Berkadia announced today the sale and financing of The River Lofts at Tobacco Row, a five-property portfolio featuring loft and townhouse-style residences comprising 742 units in Richmond, Virginia. This landmark transaction stands as the most significant real estate sale in Richmond this year, setting a new benchmark for the market. Berkadia’s DC Metro, Norfolk, and Richmond offices spearheaded the sales efforts, while the Philadelphia office led the financing efforts. Full deal participants are listed below.

The buyer was Boston-based West Shore. The deal closed on December 11.

“Closing this multimillion-dollar deal for historical multifamily properties in Richmond's prime urban area was a testament to the dedication and collaboration of both the buyer and seller,” said Senior Managing Director Drew White of Berkadia DC Metro. “Their commitment to preserving the city's rich heritage while investing in its future made this transaction truly rewarding.”

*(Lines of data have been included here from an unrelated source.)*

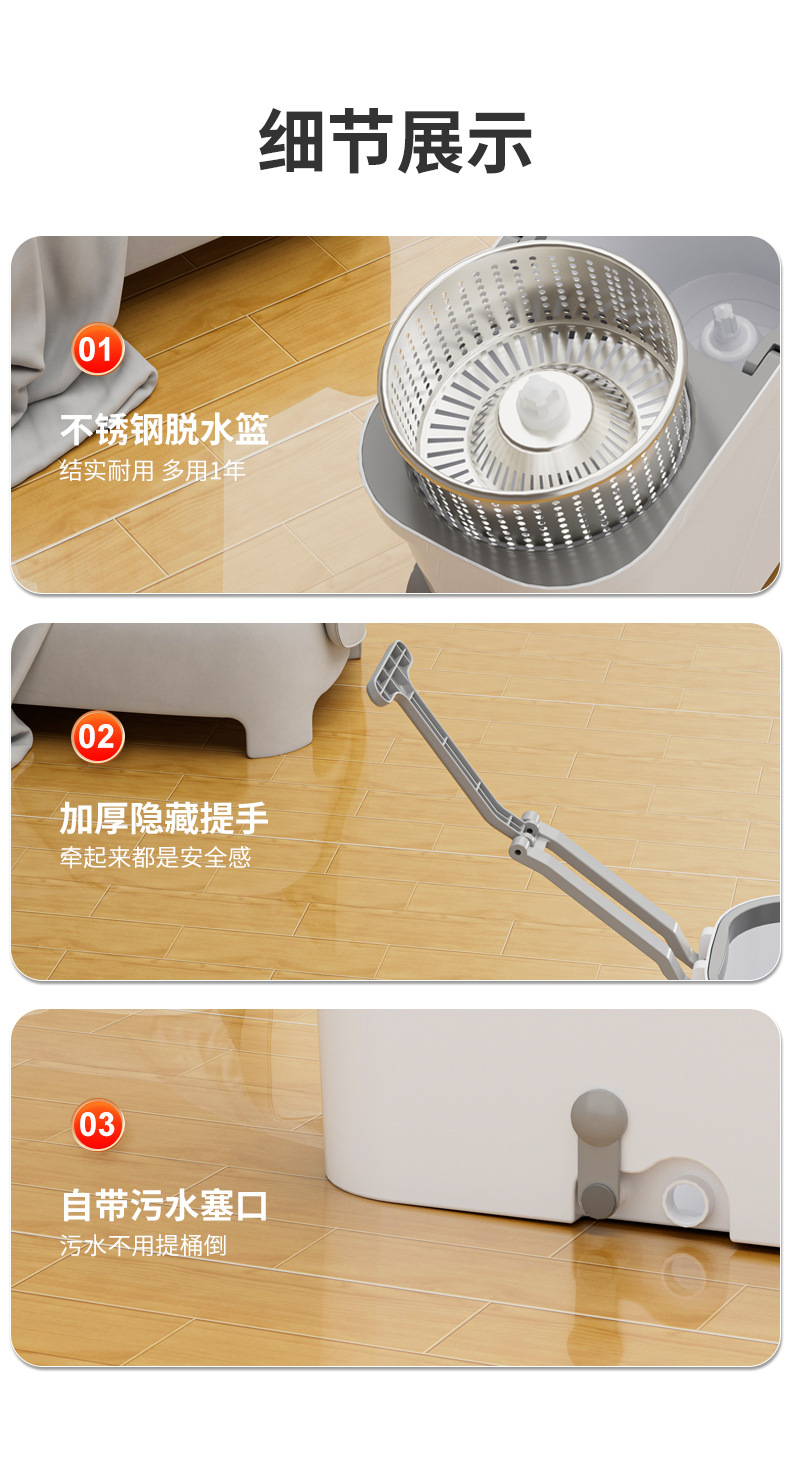 细节展示

01

不锈钢脱水篮

结实耐用 多用1年

02

加厚隐藏提手

牵起来都是安全感

03

自带污水塞口

污水不用提桶倒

The River Lofts at Tobacco Row consists of five prime value-add multifamily properties in Richmond, Virginia’s storied Shockoe Bottom area:

·       Cameron Kinney – 259 units located at 2400 E Carey Street.

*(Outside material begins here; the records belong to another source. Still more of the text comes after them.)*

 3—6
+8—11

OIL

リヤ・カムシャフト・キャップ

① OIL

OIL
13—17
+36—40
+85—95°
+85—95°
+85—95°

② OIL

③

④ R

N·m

·       American Cigar Lofts – 174 units located at 2302 E Carey Street.

·       Consolidated Carolina Lofts – 166 units located at 2220 E Cary Street.

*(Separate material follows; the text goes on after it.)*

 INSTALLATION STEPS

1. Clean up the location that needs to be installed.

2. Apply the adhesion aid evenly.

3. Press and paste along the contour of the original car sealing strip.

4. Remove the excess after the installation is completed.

·       Lucky Strike Lofts – 131 units located at 2600 E Carey Street.

·       Cutters Ridge Townhomes – 12 units located at 2605-2627 E Main Street.

 

The River Lofts at Tobacco Row boasts a prime location in one of Richmond’s most historically significant and desirable neighborhoods. Renowned for its charming herringbone brick sidewalks, the area offers an array of upscale dining, shopping, and entertainment options. Designed to embody the live-work-play lifestyle, these properties are perfectly suited for young professionals.

The properties offer unique architectural touches with highlights including exposed brick walls, wooden beams, and other exquisite features that appeal to the urban resident. Four of the five properties - Cameron Kinney, American Cigar, Consolidated Carolina, and Lucky Strike Lofts - are historic readaptations of their original warehouse uses that were converted between 1991 and 2008.

The sales effort was led by Senior Managing Director Drew White, Managing Director Carter Wood, and Director Cole Carns, while the financing efforts were expertly directed by Senior Managing Director Robert Falese, Associate Director Jake Adoni, and Senior Real Estate Analyst Kris Kadar.